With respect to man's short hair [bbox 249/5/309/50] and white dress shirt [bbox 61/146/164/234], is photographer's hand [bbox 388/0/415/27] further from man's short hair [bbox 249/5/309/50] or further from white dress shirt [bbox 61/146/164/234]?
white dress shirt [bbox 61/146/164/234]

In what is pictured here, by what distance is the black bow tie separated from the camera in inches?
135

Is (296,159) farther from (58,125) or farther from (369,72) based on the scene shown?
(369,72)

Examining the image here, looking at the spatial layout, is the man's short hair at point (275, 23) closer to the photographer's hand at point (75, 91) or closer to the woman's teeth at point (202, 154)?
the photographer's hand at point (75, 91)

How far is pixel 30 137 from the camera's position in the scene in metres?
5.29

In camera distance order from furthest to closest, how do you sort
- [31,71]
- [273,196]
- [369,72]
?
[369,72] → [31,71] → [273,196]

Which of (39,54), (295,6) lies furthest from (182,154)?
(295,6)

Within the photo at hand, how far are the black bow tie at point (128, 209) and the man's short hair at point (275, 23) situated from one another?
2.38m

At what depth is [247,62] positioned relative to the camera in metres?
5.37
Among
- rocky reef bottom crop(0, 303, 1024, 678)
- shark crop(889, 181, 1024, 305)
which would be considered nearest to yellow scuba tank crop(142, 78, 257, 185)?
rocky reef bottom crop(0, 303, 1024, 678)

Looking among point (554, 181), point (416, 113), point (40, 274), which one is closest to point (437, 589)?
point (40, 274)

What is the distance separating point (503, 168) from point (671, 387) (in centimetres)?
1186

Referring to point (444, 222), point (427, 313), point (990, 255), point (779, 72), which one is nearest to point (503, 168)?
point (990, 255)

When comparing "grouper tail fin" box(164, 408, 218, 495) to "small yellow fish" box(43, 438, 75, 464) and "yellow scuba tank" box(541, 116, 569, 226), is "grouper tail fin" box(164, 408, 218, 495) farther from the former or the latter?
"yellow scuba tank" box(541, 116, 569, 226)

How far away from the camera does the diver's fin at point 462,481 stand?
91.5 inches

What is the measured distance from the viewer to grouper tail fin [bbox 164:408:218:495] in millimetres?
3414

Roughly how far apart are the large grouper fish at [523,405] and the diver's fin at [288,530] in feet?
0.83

━━━━━━━━━━━━━━━━━━━━

What to produce:
Output the records starting at the line containing "What is the measured" and ending at the end of the records as a two-column CSV with the columns record_text and answer. Use one row per record, put each value in a single quoted field, and replace any line breaks with spaces.

Final result:
record_text,answer
"What is the measured distance from the viewer to grouper tail fin [bbox 164:408:218:495] in millimetres?","3414"
"Roughly how far apart are the large grouper fish at [523,405] and the diver's fin at [288,530] in feet?","0.83"